◆ Travail demandé ◆
Prolonge l'entretien sur le choix de devenir parent en reprenant juste après sa dernière phrase.

◆ Texte fourni ◆
⟨
Alexandra : Depuis toute petite, je rêvais d’avoir des enfants avant mes 30 ans. Puis en grandissant, j’ai pris connaissance de la réalité de ce que c’est d’avoir une famille, en plus de tout ce qui entoure la vie d’adulte et ses responsabilités. J’étais de plus en plus soucieuse de notre environnement, des enjeux liés au réchauffement climatique. L’éco-anxiété et l’anxiété généralisée, ça m’a beaucoup freinée : mettre un enfant au monde pour lui faire vivre les inégalités, le racisme, la folie du capitalisme, les guerres, la violence, alors que moi, perso, j’ai déjà du mal… Est-ce que ça avait vraiment du sens ? En parallèle, je ressentais de plus en plus la pression de la société d’entrer dans un moule, de suivre des étapes de vie prémâchées… et je me suis demandé si vraiment moi, Alex, je voulais des enfants ou si c’était juste que tout le monde voulait que j’en aie.
Quel regard tu portais sur les gens qui faisaient le choix d’avoir des enfants ?
Honnêtement, je les ai souvent jugés, mais c’était surtout par rapport à leur discours sur la fatigue, sur combien la vie en tant que parent est compliquée et difficile. Je les sentais coincés, obligés de vivre une parentalité qui était prescrite, d’une certaine façon.
Qu’est-ce qui t’a finalement fait changer d’avis ?
J’avais eu beaucoup de conversations avec des gens hésitants ou blasés. Des gens qui, comme moi, avaient peur de notre monde actuel et futur. Puis un jour, j’ai entendu la phrase « Parfois, il suffit d’une seule personne pour changer les choses » et ça a résonné en moi. Évidemment, j’ai pas la prétention de dire que mon enfant changera le monde, mais j’aime à croire que si on est beaucoup à voir les choses de cette façon, on se donne une vraie chance d’avoir un impact sur le futur de l’humanité. Quand ce changement de mentalité s’est opéré, j’ai pu prendre le temps de réfléchir à ce que je voulais vraiment, sans céder à la pression externe. Avec mon mec, on a beaucoup discuté de comment on voulait vivre, de comment on se voyait élever un enfant, et on a décidé de se lancer, à notre façon.
Et maintenant que vous êtes parents. Tu penses avoir fait le bon choix ?
Je t’avoue que ça m’est arrivé de me poser la question. Parfois, je trouve ça extrêmement difficile, mais j’apprends à gérer mes émotions, à relever les défis un jour à la fois, en faisant de mon mieux.
Loïc (33 ans), père d’un enfant
VICE : Qu’est-ce qui te rebutait dans l’idée de faire des enfants ?
Loïc : Je trouvais ça super égoïste comme démarche. Notre planète est déjà surpeuplée et le coût écologique d’un être humain dans un pays comme la Belgique – ou la France, d’où je viens – est catastrophique. Pour moi, c’était clair : hors de question de contribuer à ça, jamais de la vie.
⟩
◆ Jeu d'enregistrements ◆
⟨
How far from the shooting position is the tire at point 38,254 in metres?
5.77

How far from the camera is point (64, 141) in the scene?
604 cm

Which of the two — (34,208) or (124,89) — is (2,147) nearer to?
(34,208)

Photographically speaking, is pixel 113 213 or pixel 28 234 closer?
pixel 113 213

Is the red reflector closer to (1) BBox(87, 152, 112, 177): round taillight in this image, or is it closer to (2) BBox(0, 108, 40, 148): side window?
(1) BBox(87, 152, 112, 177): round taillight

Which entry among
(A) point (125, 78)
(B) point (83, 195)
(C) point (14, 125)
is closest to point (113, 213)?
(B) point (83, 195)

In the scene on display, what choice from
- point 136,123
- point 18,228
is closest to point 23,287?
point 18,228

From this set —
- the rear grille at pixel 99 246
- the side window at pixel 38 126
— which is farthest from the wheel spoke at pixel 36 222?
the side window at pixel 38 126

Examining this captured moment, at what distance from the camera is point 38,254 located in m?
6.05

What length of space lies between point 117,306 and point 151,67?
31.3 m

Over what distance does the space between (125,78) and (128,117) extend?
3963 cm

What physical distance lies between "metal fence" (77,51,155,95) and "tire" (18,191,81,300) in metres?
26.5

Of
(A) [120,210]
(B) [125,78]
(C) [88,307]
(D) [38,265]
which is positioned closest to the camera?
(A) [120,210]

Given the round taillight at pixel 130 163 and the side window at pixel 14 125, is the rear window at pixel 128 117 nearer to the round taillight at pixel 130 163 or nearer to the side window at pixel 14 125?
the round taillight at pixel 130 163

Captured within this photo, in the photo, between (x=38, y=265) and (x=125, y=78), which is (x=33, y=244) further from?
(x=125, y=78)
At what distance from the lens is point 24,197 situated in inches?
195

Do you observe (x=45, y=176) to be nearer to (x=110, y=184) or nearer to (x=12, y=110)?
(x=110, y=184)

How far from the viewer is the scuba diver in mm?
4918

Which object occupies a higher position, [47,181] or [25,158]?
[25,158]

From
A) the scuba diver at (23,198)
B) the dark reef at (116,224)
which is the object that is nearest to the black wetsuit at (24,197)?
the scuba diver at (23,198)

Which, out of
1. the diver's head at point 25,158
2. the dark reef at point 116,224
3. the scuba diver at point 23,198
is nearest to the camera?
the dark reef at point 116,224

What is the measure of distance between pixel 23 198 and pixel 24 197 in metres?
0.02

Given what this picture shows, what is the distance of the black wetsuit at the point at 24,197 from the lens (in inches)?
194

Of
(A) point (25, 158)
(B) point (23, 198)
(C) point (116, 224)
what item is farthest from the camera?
⟩
◆ Résultat de l'exercice ◆
Pourtant, t’es récemment devenu père. Qu’est-ce qui t’a fait changer d’avis ?
Je suis en couple depuis six ans avec une personne qui voulait vraiment avoir un enfant. Sa conviction m’a poussé à la réflexion : je me suis penché plus en profondeur sur ce qui pèse dans le coût écologique d’une vie humaine et sur la place du droit de concevoir dans tout ça. J’en suis petit à petit arrivé à cette conclusion : si y’a que les gens de droite, ceux qui conduisent des SUV, mangent de la viande trois fois par semaine et regardent TPMP qui continuent à faire des enfants, la situation ne va faire qu’empirer. On sait d’autre part que l’humanité devrait atteindre son pic de population autour de 2060 et que le réchauffement climatique va engendrer des déplacements de population. Ça veut aussi dire qu’il faudra des gens prêt·es à accueillir les réfugié·es climatiques. D’un point de vue plus radical, dans un monde idéal, je trouve que faire un enfant, ça devrait se mériter.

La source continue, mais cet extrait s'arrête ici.